EXERCISE DIRECTIONS
From the NCAA tournament broadcast guide below, set down word for word the passage that begins with the words containing "NCAA tournament 2015: Here's" and ends with "in some form.".

EXTRACTED TEXT
——————
NCAA tournament 2015: Here's a viewer's television guide to all things March Madness. 

Call it the Greg Anthony effect. When CBS and Turner Sports executives made the decision to indefinitely suspend the broadcaster in January, it set off a series of broadcaster changes for the partnership’s NCAA tournament coverage. Remarkably, all eight of this year’s NCAA broadcast teams are new in some form.

The lineup:

No. 1 Team:

Jim Nantz (play by play), Bill Raftery and Grant Hill (analysts), Tracey Wolfson (sideline).

No 2. Team:

Marv Albert (pbp), Chris Webber and Len Elmore (analysts), Craig Sager (sideline).

No. 3 Team:

Verne Lundquist (pbp), Jim Spanarkel (analyst), Allie LaForce (sideline)

No. 4 Team:

Kevin Harlan (pbp), Reggie Miler and Dan Bonner (analysts), Rachel Nichols (sideline).

No. 5 Team:

Ian Eagle (pbp), Doug Gottlieb (analyst), Evan Washburn (sideline).

No. 6 Team:

Brian Anderson (pbp), Steve Smith (analyst), Lewis Johnson (sideline)

No. 7 Team:

Spero Dedes (pbp), Mike Gminski (analyst), Jamie Maggio (sideline)

No. 8 Team:

Andrew Catalon (pbp), Steve Lappas (analyst), Jamie Erdahl (sideline)

The broadcast executives, naturally, are championing that the changes will be good for viewers. Viewers will soon see if they are right.

Selection Show blog: Follow release of 2015 NCAA tournament bracket live

“Obviously we made a change in our number one broadcast team which we had to do and the ripple effect basically cascaded down through all eight teams,” said CBS Sports chairman Sean McManus. “[Turner Broadcasting President] David Levy and I sit down every year and look at the pairings and decide who we think will be better and where we can improve and add. It’s always a subjective decision but I think we’ve been stronger every year.”

Said Levy: "Because that [Anthony] happened, it gave us a chance to look at the whole portfolio and ask, Can we get some better teams and matchups? Sometimes you could get a little dry in some areas.”

While game broadcasters have zero impact on television ratings, they do have major impact on your enjoyment of the game. So significant talent changes for an event of this interest is worth keeping an eye on and this column will do so during the tournament. As we have done in years past, here’s a Viewer’s Guide to all things March Madness.

When does the tournament begin?
——————
GIVEN MATERIAL
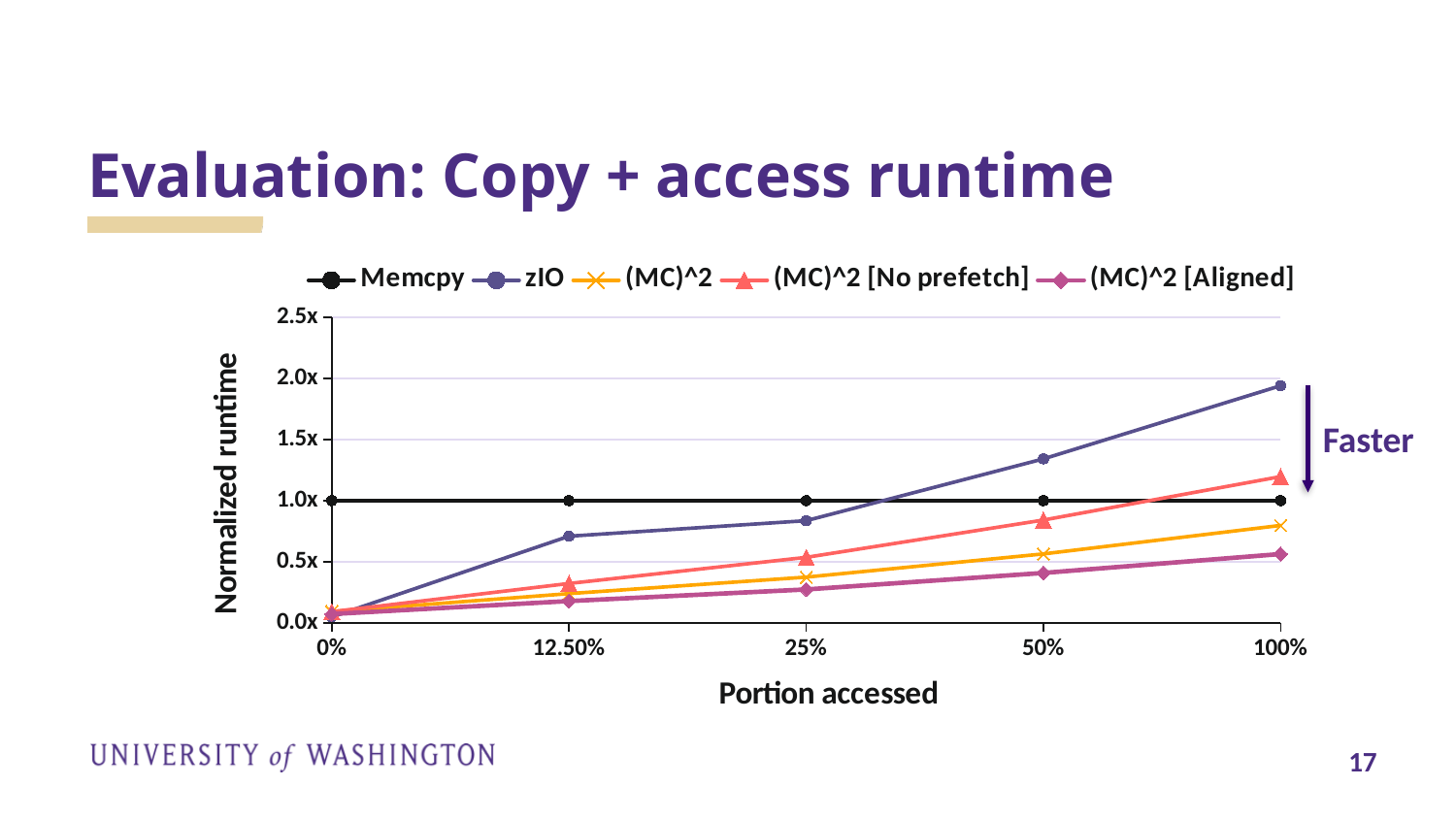
Is the normalized runtime for zIO at 100% portion accessed greater or less than 1.5x? greater Which series has the highest normalized runtime at 100% portion accessed? zIO Is the normalized runtime for (MC)^2 at 100% portion accessed greater or less than 1.0x? less Which series has the lowest normalized runtime at 100% portion accessed? (MC)^2 [Aligned] At 50% portion accessed, which has the larger normalized runtime: zIO or (MC)^2? zIO What is the normalized runtime for Memcpy at 50% portion accessed? 1.0x How many series does the legend list? 5 Does the normalized runtime for zIO rise or fall as the portion accessed increases? rise Is the normalized runtime for (MC)^2 [No prefetch] at 100% portion accessed greater or less than 1.0x? greater What is the label of the y axis? Normalized runtime What kind of chart is shown on the slide? line chart How many points are on the x axis (Portion accessed)? 5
——————
SOLUTION FOR THIS PROBLEM
NCAA tournament 2015: Here's a viewer's television guide to all things March Madness. 

Call it the Greg Anthony effect. When CBS and Turner Sports executives made the decision to indefinitely suspend the broadcaster in January, it set off a series of broadcaster changes for the partnership’s NCAA tournament coverage. Remarkably, all eight of this year’s NCAA broadcast teams are new in some form.